Records from a data collection:
___
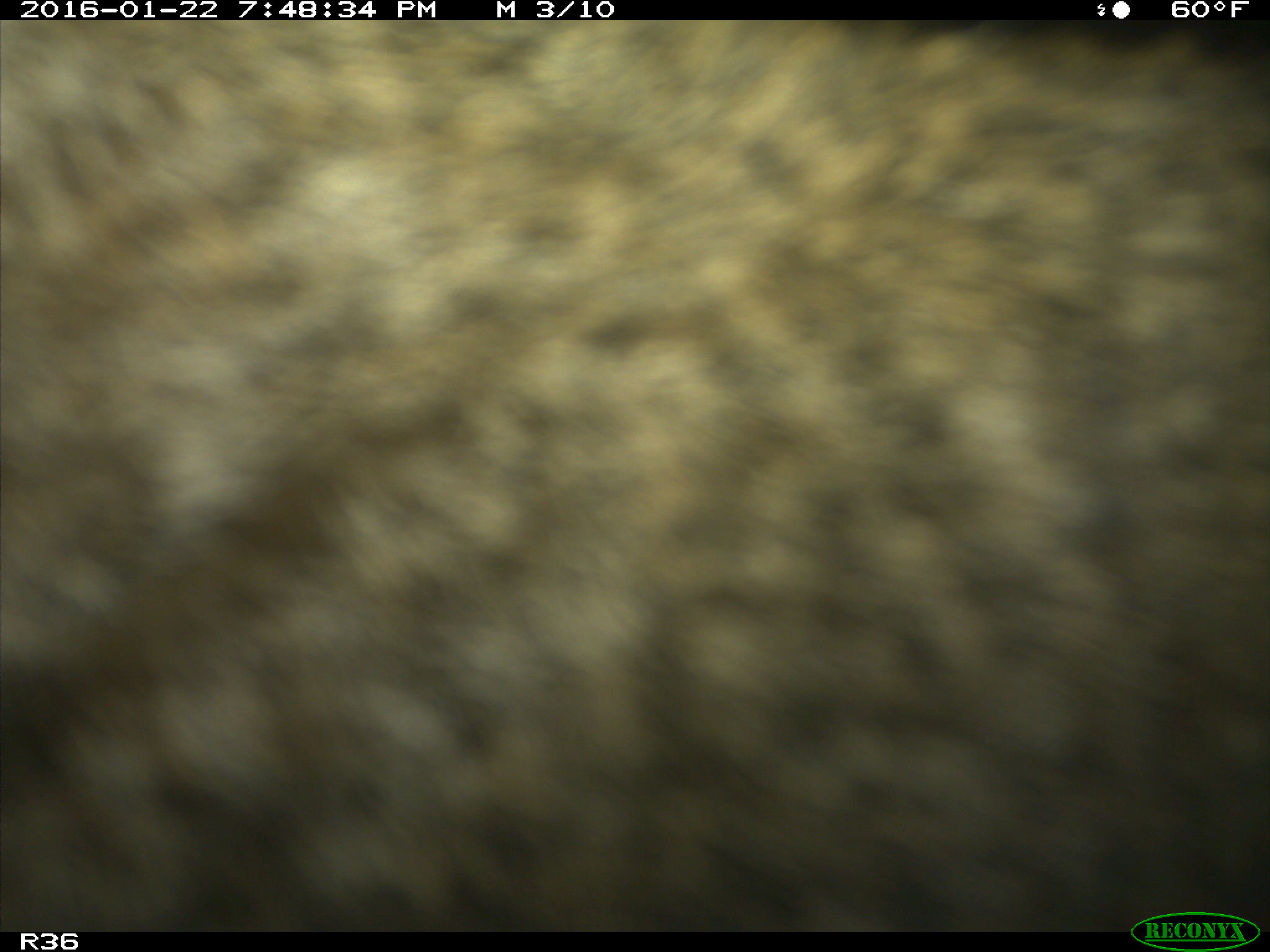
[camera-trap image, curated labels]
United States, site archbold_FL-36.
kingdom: Animalia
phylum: Chordata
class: Mammalia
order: Artiodactyla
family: Bovidae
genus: Bos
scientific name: Bos taurus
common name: domestic cow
___
What you should do:
Should a record include a picture, omit it from your copy and return the rest unchanged.

Task response:
[camera-trap image, curated labels]
United States, site archbold_FL-36.
kingdom: Animalia
phylum: Chordata
class: Mammalia
order: Artiodactyla
family: Bovidae
genus: Bos
scientific name: Bos taurus
common name: domestic cow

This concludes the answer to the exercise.